§ DIRECTIVE A
Transcribe everything in the Sue Coe profile from "Jules Heller Print" down to "Sue Coe (1)".
§ DIRECTIVE B
Using the Sue Coe profile, answer these:
(i) In what year was The Veal Skinner produced?
(ii) In which town was Sue Coe born?
(iii) Which wealthy neighborhood lay a few miles from her childhood home?

§ EXCERPTED TEXT

■ ■ ■ ■

Jules Heller Print Study Room
Sue
Coe

Artist: Sue Coe
Title: The Veal Skinner
Year Produced: 1991
Medium: Lithograph
Dimensions: 28 ¼” x 20”
Location: Print Collection
American Art Heritage Fund
About the Artist
“Coe is one of the most important social protest artists working today in the long tradition of those who have recorded man’s savagery. Her unique style incorporates many aspects of past art: the atmospheric quality and incisiveness of Goya; the pathos of Kathe Kollwitz, the sharp angularity of Max Beckmann; the collage technique of John Heartfield; the chilling skeletal forms of Posada and Orozco. They have all been given new life in her searing portrayals of contemporary life.” Sue Coe (1)
Sue Coe was born in the United Kingdom in 1952, in a town called Tamworth.
She grew up in an England recovering from the Second World War. Some of her
early childhood memories are of walking through bombed out areas, looking
at the craters and destroyed houses. Within this recovering society, Coe awakened
to differences in class, not merely between upper and lower, but smaller,
less noticeable ones, such as the difference between living in a “detached”
and a “semi-detached” house. “Even within our tiny street class raised its
ugly head.”
At that time, as now, further education in the UK was dependant on the
passing of a qualifying exam. If one passed, more schooling was offered. If
one failed, the only other option was to go to a training college, a training
that led to work in a factory or work as a secretary. Sue Coe failed
that exam and was allowed, due to the indifference of her parents, to “develop
a malignant fantasy world, which could have turned into psychosis, or art.
It was art.”
In her neighborhood there was a slaughterhouse and a hog farm. The hog
farm started where her family’s backyard left off. A few miles away was St.
Georges Hill, one of the wealthier neighborhoods in England. As Coe puts it,
“our reality of the hog farm and the slaughterhouse was not a personal reality,
but a class reality.” In her childhood, the juxtaposition of a slaughterhouse
nearby to an exclusive golf club started her mind questioning the way the
world was ordered.
Much of Coe’s work can be seen in light of her experiences. All artists
works are fueled and fed by their experience. Art, however, need not only
be looked at in the context of an artist’s life; art, of a sufficient quality,
can exhibit a life of its own. Knowledge of the artist’s life can deepen one’s
appreciation of the work but it cannot replace that appreciation. Also, a
reliance on this manner of viewing work can take away from the very real abilities
of the artist. Not everyone who grew up beside a hog farm becomes Sue Coe.

■ ■ ■ ■

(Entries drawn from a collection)
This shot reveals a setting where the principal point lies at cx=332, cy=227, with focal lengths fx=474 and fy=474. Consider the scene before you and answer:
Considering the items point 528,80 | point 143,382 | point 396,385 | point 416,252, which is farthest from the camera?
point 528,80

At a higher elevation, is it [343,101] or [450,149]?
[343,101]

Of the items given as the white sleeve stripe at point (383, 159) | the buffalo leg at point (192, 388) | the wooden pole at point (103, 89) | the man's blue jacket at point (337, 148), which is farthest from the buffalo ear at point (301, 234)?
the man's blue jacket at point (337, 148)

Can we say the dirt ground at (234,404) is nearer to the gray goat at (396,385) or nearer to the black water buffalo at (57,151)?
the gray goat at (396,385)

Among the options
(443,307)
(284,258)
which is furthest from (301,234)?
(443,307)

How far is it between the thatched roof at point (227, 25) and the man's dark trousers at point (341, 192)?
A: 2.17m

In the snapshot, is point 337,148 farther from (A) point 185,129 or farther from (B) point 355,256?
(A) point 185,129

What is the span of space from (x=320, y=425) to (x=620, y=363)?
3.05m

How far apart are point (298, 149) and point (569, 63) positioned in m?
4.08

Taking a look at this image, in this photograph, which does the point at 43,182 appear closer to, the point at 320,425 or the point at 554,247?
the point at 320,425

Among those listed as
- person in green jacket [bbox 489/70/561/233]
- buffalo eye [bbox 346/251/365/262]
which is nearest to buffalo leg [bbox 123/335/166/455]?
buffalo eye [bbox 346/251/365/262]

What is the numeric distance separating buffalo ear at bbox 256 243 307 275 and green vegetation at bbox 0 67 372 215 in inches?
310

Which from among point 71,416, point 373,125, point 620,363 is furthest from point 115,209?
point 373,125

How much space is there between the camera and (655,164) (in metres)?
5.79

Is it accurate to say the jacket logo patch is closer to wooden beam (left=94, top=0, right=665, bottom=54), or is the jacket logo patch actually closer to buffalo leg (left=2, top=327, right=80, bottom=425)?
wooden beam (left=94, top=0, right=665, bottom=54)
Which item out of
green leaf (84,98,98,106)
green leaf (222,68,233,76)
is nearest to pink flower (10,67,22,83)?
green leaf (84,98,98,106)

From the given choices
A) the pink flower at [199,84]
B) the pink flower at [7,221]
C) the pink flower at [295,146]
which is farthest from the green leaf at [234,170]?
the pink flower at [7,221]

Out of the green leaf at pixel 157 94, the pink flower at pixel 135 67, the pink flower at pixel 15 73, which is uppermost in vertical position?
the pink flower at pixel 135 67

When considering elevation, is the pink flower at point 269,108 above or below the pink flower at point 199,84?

■ ■ ■ ■

§ WRITTEN SOLUTION A
Jules Heller Print Study Room
Sue
Coe

Artist: Sue Coe
Title: The Veal Skinner
Year Produced: 1991
Medium: Lithograph
Dimensions: 28 ¼” x 20”
Location: Print Collection
American Art Heritage Fund
About the Artist
“Coe is one of the most important social protest artists working today in the long tradition of those who have recorded man’s savagery. Her unique style incorporates many aspects of past art: the atmospheric quality and incisiveness of Goya; the pathos of Kathe Kollwitz, the sharp angularity of Max Beckmann; the collage technique of John Heartfield; the chilling skeletal forms of Posada and Orozco. They have all been given new life in her searing portrayals of contemporary life.” Sue Coe (1)

§ WRITTEN SOLUTION B
(i) 1991
(ii) Tamworth
(iii) St. Georges Hill